A former commander of the Overlea Post of the American Legion, he was a member of the Sigma Delta Kappa legal fraternity and the Father Burggraff Council of the Knights of Columbus. He was also a volunteer at the Beans and Bread soup kitchen in Baltimore.

A Mass of Christian burial was offered yesterday at St. Joseph's Roman Catholic Church in Fullerton.

Mr. Warczynski is survived by his wife, the former Doris A. Paulus; four daughters, Joyce Bowser of Buford, Ga., Jaclyn Mueller of Fallston, Janice Warczynski of Perry Hall and Doris Zografos of Glen Arm; two sons, Joseph F. Warczynski III of Madonna and Keith G. Warczynski of Perry Hall; two sisters, Alvina Klijanowicz of Baltimore and Katherine Rogers of Onancock, Va.; a brother, Theodore Warczynski of Nassawadox, Va.; and 10 grandchildren.

G. Marie Biggs

Arundel principal

G. Marie Biggs, a retired Anne Arundel County elementary school principal, died Tuesday at the Northwest Hospital Center of complications to a broken hip.

Miss Biggs, 94, lived in the Fairhaven retirement community in Sykesville since 1980. She retired in 1959 as principal of Jessup Elementary School. Earlier, she was principal of Odenton Elementary School. She began her teaching career in the 1920s at a one-room school in Annapolis Junction.

The Jessup native was a graduate of Laurel High School and of what is now Towson State 1959 University. She earned a bachelor's degree at the University of Maryland.
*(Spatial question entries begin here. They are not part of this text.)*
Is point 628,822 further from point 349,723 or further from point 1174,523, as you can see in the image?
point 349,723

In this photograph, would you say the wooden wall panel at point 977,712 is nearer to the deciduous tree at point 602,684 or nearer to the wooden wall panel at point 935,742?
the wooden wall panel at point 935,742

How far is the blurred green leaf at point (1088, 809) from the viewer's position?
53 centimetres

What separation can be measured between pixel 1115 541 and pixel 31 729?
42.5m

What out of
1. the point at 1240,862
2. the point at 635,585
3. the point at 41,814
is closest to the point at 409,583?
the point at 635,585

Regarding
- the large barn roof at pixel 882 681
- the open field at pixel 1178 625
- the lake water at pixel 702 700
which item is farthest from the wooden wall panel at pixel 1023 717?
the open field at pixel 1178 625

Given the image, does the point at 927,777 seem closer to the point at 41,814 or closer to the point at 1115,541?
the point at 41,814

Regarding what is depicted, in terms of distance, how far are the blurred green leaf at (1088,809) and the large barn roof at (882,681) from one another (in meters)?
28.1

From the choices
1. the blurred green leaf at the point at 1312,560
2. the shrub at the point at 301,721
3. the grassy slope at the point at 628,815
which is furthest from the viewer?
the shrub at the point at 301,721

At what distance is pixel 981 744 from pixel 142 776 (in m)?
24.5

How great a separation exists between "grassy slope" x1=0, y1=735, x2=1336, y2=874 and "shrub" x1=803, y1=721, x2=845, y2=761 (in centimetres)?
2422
She was a member of the National Education Association, the Maryland Congress of Parents and Teachers and state and national organizations for retired teachers.

In retirement, she wrote and published a genealogical book that traced her family back to William the Conqueror, and two booklets -- the first, in 1977, a history of Jessup since the early 1700s, and the second, in 1992, a reminiscence of her childhood and early days in teaching titled, "A Light Look Back."

She was a member of the Woman's Club of Jessup and the Society of Magna Carta Dames. She was a Sunday school teacher at Trinity Episcopal Church in Elkridge, where services were conducted yesterday.

Her survivors include a sister, Elizabeth B. Wetzel of Ellicott City, and many nieces and nephews.